◆ Exercise description ◆
Go through the data line by line. Copy each one holding the string "when".

*** Material to process ***

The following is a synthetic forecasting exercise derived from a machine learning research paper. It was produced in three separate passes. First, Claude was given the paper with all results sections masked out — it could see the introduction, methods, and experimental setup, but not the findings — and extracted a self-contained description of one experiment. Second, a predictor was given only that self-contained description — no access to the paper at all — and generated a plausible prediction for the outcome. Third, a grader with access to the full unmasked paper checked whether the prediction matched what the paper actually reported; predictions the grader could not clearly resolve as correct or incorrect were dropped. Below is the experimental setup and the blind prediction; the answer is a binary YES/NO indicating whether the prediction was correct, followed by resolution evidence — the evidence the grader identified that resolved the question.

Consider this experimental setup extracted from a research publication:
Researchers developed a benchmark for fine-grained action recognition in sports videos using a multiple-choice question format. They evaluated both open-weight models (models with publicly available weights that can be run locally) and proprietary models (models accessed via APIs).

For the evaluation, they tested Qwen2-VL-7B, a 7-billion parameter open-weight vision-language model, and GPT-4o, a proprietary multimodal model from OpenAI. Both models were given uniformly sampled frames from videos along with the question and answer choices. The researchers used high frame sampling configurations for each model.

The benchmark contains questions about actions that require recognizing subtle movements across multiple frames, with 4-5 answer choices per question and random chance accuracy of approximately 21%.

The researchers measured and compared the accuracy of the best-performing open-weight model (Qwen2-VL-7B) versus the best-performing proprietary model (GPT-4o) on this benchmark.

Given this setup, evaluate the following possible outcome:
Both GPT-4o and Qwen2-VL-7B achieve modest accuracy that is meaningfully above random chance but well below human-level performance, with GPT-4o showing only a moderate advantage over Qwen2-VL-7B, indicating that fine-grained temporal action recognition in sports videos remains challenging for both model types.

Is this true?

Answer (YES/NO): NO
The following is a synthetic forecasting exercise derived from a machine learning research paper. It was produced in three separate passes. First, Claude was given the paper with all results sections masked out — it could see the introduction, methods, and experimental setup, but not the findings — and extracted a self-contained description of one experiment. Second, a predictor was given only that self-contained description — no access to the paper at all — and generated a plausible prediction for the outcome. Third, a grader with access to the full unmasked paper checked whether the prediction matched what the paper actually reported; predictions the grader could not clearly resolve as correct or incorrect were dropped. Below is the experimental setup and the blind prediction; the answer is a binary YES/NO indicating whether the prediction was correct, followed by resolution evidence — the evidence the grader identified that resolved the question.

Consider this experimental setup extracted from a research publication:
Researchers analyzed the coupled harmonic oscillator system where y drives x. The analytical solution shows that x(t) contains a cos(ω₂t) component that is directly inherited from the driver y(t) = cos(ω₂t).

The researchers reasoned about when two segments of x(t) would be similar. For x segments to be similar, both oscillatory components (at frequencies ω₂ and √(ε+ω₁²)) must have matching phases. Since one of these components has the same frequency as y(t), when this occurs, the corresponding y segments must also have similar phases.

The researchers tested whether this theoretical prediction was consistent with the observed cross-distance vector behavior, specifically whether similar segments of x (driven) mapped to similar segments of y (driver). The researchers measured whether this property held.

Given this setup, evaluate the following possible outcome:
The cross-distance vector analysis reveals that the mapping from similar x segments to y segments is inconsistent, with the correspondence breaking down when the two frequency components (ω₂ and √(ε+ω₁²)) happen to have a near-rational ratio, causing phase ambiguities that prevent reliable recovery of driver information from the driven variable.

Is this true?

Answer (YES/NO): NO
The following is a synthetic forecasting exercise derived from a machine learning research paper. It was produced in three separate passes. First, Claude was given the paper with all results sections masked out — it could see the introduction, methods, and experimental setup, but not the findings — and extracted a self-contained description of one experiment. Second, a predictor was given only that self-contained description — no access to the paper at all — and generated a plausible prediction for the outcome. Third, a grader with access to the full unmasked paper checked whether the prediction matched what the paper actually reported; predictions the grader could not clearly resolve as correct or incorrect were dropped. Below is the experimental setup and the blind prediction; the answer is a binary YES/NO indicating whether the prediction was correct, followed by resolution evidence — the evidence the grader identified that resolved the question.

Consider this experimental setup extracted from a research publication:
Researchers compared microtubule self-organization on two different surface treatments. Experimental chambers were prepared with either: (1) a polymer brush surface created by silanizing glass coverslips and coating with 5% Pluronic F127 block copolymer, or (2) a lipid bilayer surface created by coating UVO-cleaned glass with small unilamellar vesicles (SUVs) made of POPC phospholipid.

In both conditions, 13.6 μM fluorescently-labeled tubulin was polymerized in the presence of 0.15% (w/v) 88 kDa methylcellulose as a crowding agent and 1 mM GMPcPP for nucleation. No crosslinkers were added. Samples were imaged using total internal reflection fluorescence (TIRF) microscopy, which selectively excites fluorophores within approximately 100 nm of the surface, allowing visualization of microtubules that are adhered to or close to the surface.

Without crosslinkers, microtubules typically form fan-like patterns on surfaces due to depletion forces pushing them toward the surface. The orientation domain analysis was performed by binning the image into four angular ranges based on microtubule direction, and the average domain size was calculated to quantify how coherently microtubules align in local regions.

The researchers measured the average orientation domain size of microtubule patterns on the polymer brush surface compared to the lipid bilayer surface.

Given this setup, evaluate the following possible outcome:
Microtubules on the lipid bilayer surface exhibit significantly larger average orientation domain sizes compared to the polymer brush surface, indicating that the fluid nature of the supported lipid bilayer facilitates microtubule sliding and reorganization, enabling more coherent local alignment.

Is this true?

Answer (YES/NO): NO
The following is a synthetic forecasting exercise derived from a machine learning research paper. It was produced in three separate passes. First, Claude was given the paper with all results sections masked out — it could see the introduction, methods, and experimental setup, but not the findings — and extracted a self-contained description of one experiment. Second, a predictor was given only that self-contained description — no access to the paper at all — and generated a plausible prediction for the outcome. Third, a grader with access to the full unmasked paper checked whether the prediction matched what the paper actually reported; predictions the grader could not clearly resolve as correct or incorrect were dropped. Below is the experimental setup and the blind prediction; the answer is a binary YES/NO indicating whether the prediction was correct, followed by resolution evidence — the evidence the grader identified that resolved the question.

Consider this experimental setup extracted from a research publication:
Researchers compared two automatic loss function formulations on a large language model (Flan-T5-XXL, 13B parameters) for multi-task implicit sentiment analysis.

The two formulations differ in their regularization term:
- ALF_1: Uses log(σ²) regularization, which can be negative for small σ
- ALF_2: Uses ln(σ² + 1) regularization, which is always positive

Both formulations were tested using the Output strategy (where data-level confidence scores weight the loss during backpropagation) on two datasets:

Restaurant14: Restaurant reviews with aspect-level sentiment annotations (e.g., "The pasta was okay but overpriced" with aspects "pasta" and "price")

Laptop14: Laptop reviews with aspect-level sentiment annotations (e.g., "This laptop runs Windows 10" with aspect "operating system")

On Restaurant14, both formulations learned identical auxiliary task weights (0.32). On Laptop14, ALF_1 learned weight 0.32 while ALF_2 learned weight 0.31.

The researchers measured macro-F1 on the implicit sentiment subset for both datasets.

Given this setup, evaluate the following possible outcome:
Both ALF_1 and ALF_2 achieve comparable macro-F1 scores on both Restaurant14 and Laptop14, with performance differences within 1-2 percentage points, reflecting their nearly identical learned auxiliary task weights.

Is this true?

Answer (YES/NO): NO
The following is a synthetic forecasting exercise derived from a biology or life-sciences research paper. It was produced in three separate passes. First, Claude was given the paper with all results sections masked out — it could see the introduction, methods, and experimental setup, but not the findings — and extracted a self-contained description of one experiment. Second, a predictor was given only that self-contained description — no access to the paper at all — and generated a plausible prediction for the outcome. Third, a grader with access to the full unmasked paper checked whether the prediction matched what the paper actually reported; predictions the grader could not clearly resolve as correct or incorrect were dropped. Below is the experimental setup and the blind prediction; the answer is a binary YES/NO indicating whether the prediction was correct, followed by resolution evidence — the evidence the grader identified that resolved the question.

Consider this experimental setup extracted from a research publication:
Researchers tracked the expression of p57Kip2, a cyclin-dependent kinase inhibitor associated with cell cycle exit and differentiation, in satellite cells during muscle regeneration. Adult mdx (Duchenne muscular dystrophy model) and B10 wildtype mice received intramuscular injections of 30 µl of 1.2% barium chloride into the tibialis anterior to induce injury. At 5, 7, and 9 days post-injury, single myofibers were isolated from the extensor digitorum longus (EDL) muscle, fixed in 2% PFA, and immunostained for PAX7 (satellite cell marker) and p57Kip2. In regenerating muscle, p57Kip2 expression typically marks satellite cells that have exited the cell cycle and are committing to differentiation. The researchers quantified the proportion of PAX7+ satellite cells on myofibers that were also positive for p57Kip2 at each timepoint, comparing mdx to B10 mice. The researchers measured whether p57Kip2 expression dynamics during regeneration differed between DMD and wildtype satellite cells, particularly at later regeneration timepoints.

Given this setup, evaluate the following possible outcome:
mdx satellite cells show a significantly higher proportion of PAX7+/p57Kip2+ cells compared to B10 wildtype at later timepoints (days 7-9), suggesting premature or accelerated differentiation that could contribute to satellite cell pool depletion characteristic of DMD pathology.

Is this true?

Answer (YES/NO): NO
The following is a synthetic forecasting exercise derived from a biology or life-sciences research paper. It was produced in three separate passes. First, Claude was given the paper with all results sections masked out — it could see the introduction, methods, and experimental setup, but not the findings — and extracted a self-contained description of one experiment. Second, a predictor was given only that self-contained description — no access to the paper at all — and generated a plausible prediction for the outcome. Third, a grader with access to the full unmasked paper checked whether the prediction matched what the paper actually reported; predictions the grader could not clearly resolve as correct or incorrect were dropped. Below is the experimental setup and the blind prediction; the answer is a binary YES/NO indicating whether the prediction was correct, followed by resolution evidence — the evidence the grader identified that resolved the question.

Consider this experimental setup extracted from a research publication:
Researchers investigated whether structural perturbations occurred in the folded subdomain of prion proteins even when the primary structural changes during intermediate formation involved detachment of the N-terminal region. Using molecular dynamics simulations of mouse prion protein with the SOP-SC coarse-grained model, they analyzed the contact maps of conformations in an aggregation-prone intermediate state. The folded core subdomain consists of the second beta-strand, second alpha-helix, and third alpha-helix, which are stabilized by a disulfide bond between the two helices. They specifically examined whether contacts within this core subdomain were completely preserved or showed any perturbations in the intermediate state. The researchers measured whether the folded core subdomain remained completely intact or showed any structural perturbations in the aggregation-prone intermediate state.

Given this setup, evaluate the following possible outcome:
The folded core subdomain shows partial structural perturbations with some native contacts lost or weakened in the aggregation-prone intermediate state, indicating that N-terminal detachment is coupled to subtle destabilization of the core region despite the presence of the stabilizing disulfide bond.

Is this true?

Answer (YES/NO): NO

*** End of Material to process ***

◆ Answer area ◆
The researchers reasoned about when two segments of x(t) would be similar. For x segments to be similar, both oscillatory components (at frequencies ω₂ and √(ε+ω₁²)) must have matching phases. Since one of these components has the same frequency as y(t), when this occurs, the corresponding y segments must also have similar phases.
The cross-distance vector analysis reveals that the mapping from similar x segments to y segments is inconsistent, with the correspondence breaking down when the two frequency components (ω₂ and √(ε+ω₁²)) happen to have a near-rational ratio, causing phase ambiguities that prevent reliable recovery of driver information from the driven variable.
Researchers investigated whether structural perturbations occurred in the folded subdomain of prion proteins even when the primary structural changes during intermediate formation involved detachment of the N-terminal region. Using molecular dynamics simulations of mouse prion protein with the SOP-SC coarse-grained model, they analyzed the contact maps of conformations in an aggregation-prone intermediate state. The folded core subdomain consists of the second beta-strand, second alpha-helix, and third alpha-helix, which are stabilized by a disulfide bond between the two helices. They specifically examined whether contacts within this core subdomain were completely preserved or showed any perturbations in the intermediate state. The researchers measured whether the folded core subdomain remained completely intact or showed any structural perturbations in the aggregation-prone intermediate state.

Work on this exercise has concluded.